What you have to do — Write out the listing below from the line containing "How far away is box=[178, 55, 216, 139]: deciduous" to its last line, unaltered, ends included.

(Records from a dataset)
— Begin —

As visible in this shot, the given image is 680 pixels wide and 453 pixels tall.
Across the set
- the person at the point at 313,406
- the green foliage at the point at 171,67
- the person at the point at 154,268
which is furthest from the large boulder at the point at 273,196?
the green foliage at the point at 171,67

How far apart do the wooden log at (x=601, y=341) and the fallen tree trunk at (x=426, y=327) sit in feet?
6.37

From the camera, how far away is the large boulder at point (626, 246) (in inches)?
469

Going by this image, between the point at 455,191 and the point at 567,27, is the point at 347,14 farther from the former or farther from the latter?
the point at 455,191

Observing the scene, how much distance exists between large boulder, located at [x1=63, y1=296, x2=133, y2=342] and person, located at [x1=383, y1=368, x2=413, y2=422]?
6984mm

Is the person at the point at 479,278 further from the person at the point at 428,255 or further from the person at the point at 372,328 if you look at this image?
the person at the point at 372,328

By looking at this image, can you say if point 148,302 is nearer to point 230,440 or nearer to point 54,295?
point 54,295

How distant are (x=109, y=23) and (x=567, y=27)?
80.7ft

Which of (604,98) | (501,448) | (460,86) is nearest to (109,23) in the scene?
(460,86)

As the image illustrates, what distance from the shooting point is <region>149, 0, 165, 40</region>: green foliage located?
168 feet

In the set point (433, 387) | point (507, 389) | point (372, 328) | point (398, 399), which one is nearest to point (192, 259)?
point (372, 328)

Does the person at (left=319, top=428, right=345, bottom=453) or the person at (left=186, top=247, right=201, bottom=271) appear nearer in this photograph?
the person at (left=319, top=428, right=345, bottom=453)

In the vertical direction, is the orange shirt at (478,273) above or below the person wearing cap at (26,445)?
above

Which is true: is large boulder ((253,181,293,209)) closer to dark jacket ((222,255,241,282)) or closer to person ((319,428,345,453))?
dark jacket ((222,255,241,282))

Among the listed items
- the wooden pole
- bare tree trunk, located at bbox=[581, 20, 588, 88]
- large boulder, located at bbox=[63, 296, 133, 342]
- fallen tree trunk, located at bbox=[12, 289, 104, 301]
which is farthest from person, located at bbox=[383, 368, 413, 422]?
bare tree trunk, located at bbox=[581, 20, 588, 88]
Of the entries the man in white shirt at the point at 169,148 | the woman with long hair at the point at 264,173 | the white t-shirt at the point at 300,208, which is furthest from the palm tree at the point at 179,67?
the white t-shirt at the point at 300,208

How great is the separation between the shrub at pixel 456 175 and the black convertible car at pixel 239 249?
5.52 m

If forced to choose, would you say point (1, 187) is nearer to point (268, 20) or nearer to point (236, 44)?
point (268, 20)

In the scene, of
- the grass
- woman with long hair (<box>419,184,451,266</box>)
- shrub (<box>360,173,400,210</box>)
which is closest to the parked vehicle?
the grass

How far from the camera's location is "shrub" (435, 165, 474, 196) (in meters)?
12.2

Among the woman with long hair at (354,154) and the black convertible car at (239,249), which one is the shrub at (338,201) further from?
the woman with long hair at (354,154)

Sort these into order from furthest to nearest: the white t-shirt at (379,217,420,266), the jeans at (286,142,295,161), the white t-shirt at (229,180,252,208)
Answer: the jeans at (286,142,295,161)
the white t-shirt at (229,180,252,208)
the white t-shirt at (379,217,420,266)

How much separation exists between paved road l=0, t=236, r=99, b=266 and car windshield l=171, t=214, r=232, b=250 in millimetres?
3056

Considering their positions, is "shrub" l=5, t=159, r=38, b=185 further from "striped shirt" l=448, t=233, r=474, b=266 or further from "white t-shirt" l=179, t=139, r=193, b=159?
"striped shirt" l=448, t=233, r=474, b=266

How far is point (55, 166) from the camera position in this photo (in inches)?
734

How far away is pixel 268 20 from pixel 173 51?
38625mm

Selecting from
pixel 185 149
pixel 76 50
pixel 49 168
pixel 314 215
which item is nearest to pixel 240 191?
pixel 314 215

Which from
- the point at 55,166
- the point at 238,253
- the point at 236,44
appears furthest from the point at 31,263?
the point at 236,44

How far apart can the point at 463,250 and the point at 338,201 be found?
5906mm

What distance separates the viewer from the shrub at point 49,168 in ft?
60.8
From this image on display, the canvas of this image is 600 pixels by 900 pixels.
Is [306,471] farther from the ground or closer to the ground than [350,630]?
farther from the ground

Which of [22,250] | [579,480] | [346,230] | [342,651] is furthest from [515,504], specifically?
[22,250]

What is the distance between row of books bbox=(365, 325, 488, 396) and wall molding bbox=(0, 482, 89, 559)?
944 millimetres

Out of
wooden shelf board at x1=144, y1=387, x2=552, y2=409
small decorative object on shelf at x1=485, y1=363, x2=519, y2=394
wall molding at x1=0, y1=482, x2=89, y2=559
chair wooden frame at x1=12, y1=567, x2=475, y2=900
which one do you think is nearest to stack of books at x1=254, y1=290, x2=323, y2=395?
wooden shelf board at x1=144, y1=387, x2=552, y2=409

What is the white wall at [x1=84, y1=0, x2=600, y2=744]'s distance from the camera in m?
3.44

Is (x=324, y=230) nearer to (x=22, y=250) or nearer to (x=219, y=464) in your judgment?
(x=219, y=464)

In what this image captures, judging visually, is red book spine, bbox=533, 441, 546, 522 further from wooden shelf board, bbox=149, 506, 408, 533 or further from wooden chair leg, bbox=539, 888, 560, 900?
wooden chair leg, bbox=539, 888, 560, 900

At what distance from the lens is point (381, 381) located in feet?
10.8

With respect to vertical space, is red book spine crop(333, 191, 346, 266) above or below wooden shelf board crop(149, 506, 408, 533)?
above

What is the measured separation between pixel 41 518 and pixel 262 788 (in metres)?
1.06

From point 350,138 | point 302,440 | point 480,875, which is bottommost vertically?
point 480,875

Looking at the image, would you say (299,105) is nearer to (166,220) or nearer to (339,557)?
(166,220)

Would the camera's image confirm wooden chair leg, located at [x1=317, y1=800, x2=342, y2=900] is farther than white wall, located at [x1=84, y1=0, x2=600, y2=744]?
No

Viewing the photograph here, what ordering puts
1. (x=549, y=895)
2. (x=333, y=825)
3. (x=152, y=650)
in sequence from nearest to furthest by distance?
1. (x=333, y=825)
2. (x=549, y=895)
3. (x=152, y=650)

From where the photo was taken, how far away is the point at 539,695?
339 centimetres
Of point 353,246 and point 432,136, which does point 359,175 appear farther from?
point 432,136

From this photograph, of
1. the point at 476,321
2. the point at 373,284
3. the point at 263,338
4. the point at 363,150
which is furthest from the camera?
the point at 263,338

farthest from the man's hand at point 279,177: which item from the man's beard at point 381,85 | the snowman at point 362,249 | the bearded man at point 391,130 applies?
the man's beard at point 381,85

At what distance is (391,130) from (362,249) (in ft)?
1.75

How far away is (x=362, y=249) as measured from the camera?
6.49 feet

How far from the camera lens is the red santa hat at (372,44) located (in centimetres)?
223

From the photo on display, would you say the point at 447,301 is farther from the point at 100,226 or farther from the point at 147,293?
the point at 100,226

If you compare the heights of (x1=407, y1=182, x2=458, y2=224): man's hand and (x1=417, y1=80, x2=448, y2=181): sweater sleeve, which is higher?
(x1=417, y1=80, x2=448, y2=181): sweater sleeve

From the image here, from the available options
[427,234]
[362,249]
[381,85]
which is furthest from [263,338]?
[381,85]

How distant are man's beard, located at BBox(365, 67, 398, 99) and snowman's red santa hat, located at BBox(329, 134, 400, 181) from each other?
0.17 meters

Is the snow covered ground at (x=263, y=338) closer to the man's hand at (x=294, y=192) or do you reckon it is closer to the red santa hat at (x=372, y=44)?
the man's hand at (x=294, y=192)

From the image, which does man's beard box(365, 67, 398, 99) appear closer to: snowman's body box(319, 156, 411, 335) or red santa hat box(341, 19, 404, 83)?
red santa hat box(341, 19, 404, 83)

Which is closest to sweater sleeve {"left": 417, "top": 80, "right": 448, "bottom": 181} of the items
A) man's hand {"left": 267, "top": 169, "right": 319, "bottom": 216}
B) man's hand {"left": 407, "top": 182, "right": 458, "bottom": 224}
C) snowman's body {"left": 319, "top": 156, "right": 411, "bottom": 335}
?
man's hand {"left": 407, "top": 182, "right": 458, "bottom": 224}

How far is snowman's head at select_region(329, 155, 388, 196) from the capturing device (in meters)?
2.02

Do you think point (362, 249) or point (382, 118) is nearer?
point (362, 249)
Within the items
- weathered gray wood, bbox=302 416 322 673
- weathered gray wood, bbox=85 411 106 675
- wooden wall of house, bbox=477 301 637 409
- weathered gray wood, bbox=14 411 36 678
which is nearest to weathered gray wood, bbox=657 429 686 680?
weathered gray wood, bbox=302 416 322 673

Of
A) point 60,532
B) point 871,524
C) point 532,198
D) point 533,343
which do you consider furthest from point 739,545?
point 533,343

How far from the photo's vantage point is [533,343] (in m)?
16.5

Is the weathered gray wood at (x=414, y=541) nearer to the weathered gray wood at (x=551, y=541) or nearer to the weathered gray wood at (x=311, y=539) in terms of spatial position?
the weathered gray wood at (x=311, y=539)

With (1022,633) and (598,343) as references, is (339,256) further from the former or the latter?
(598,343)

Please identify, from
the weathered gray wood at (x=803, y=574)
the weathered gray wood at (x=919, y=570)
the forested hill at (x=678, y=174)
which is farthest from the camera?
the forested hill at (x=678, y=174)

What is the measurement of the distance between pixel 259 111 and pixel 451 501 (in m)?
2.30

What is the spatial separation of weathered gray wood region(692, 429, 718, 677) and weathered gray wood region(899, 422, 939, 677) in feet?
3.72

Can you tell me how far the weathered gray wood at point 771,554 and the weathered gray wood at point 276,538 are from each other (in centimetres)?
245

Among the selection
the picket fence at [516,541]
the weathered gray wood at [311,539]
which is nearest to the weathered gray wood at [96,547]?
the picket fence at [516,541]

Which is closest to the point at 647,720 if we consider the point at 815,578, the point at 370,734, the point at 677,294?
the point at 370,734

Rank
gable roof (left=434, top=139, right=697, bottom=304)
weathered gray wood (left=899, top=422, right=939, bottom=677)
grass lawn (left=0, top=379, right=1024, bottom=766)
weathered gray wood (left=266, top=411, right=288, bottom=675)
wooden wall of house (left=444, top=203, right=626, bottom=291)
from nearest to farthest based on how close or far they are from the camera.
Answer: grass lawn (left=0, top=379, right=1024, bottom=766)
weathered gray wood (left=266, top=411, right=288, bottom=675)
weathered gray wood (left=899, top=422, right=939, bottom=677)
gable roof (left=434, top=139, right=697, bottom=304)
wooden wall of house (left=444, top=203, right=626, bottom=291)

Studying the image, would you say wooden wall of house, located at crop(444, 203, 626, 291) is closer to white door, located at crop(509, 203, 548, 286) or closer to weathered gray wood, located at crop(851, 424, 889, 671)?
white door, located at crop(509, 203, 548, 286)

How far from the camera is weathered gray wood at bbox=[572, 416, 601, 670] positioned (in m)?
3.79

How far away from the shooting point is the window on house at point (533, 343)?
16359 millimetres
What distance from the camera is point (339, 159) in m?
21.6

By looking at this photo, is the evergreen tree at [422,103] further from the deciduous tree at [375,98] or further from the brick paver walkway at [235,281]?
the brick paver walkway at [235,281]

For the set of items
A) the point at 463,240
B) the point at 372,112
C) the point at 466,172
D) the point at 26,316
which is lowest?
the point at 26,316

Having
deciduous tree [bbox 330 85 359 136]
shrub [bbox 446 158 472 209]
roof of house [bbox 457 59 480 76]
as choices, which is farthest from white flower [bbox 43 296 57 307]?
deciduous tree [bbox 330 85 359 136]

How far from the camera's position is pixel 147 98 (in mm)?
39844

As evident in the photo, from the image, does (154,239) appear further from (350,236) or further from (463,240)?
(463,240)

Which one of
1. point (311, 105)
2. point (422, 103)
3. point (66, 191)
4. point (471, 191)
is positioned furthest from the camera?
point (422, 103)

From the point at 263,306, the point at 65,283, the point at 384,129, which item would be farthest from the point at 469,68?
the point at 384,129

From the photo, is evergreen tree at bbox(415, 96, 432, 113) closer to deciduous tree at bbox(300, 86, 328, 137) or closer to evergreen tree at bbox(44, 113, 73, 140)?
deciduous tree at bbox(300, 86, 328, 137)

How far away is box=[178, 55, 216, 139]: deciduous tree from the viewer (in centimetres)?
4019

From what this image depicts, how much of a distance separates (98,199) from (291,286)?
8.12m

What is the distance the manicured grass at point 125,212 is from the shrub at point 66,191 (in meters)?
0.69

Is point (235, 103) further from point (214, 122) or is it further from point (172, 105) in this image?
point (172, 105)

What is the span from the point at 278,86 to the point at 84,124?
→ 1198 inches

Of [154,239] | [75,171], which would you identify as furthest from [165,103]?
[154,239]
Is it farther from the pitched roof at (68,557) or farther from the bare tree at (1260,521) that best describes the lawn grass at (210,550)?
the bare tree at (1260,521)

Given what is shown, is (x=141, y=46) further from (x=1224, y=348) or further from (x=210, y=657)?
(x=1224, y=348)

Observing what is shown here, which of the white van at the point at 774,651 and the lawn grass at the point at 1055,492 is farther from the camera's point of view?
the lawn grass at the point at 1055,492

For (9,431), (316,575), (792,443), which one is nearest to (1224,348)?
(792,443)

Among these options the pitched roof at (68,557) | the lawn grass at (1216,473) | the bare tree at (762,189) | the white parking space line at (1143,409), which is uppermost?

— End —

Correct output —
How far away is box=[178, 55, 216, 139]: deciduous tree from the viewer (in centimetres)?
4019

From what this image depicts, how much of a distance separates (98,199) from (291,286)?
8.12m

What is the distance the manicured grass at point 125,212 is from the shrub at point 66,191 (in meters)?
0.69

Is point (235, 103) further from point (214, 122) or is it further from point (172, 105) in this image?
point (172, 105)

What is the span from the point at 278,86 to the point at 84,124?
→ 1198 inches

Of [154,239] | [75,171], which would you identify as furthest from [165,103]?
[154,239]
Is it farther from the pitched roof at (68,557) or farther from the bare tree at (1260,521) that best describes the lawn grass at (210,550)?
the bare tree at (1260,521)

Given what is shown, is (x=141, y=46) further from (x=1224, y=348) or further from (x=210, y=657)?
(x=1224, y=348)

Observing what is shown here, which of the white van at the point at 774,651 and the lawn grass at the point at 1055,492 is farther from the camera's point of view?
the lawn grass at the point at 1055,492

For (9,431), (316,575), (792,443), which one is nearest to (1224,348)?
(792,443)

Among these options the pitched roof at (68,557) | the lawn grass at (1216,473) | the bare tree at (762,189) | the white parking space line at (1143,409), which is uppermost?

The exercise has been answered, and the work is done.